O capital, portanto, tira sua força da exploração do trabalho da classe
trabalhadora. O trabalhador produz o valor necessário para pagar a sua
reprodução, o seu salário, e além disso produz um valor não pago, que é a
apropriado pelo capitalista, a mais-valia. E é com a apropriação da
mais-valia, do trabalho não pago, que o capital se expande e se acumula
de forma intensa e permanente até encontrar seu limite imposto por suas
próprias contradições. E essas contradições, como veremos adiante, são
as responsáveis pelas crises do capitalismo.
A acumulação do capital, sua razão de ser, encontra-se determinado pela
teoria do valor-trabalho. É esta lei que explica as características
essenciais do modo de produção capitalista. Tendo sido elaborado pela
economia política clássica, por Smith e por Ricardo, foi somente com
Marx que esta teoria alcançou sua plenitude teórica e prática. Foi a
partir da teoria do valor-trabalho que Marx desvendou os mistérios da
produção da riqueza do capitalismo. Ao descobrir que é o trabalho, ou
mais precisamente, o tempo de trabalho socialmente necessário que produz
o valor e a mais-valia, Marx ultrapassou os limites da economia
clássica e descobriu o motor da riqueza capitalista, e os limites também
do modo de produção capitalista.
Com a teoria do valor trabalho e seu corolário, a expropriação da
mais-valia, Marx atingiu o coração do sistema do capital, o seu
conteúdo, injusto e desumano.
E mais, ele vislumbrou seus limites históricos e sua superação
dialética por um modo de produção superior, racional e verdadeiramente
humano.

TRECHO DE DADOS:
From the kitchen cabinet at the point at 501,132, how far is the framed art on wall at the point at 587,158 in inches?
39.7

TAREFAS ESCRITAS:
**1.** Responda, com base no trecho do texto:
(a) Por quem a teoria do valor-trabalho foi elaborada antes de Marx?
(b) O que é responsável pelas crises do capitalismo?
(c) O que produz o valor e a mais-valia?
**2.** Por favor, reescreva em forma de lista o parágrafo do trecho do texto que começa com "A acumulação do capital, sua razão de ser", mantendo os fatos principais.
**3.** Extraia do trecho do texto, sem nenhuma alteração, a passagem que vai de "A acumulação do" até "injusto e desumano.".

RESPOSTAS ESCRITAS:
**1.**
(a) Pela economia política clássica, por Smith e por Ricardo.
(b) As contradições do próprio capital.
(c) O trabalho, ou mais precisamente, o tempo de trabalho socialmente necessário.

**2.**
- A acumulação do capital, sua razão de ser, é determinada pela teoria do valor-trabalho.
- Essa lei explica as características essenciais do modo de produção capitalista.
- A teoria foi elaborada pela economia política clássica, por Smith e Ricardo, mas só com Marx alcançou sua plenitude teórica e prática.
- A partir dela, Marx desvendou os mistérios da produção da riqueza do capitalismo.
- Ao descobrir que o tempo de trabalho socialmente necessário produz o valor e a mais-valia, Marx ultrapassou os limites da economia clássica e descobriu o motor da riqueza capitalista e os limites desse modo de produção.

**3.**
A acumulação do capital, sua razão de ser, encontra-se determinado pela
teoria do valor-trabalho. É esta lei que explica as características
essenciais do modo de produção capitalista. Tendo sido elaborado pela
economia política clássica, por Smith e por Ricardo, foi somente com
Marx que esta teoria alcançou sua plenitude teórica e prática. Foi a
partir da teoria do valor-trabalho que Marx desvendou os mistérios da
produção da riqueza do capitalismo. Ao descobrir que é o trabalho, ou
mais precisamente, o tempo de trabalho socialmente necessário que produz
o valor e a mais-valia, Marx ultrapassou os limites da economia
clássica e descobriu o motor da riqueza capitalista, e os limites também
do modo de produção capitalista.
Com a teoria do valor trabalho e seu corolário, a expropriação da
mais-valia, Marx atingiu o coração do sistema do capital, o seu
conteúdo, injusto e desumano.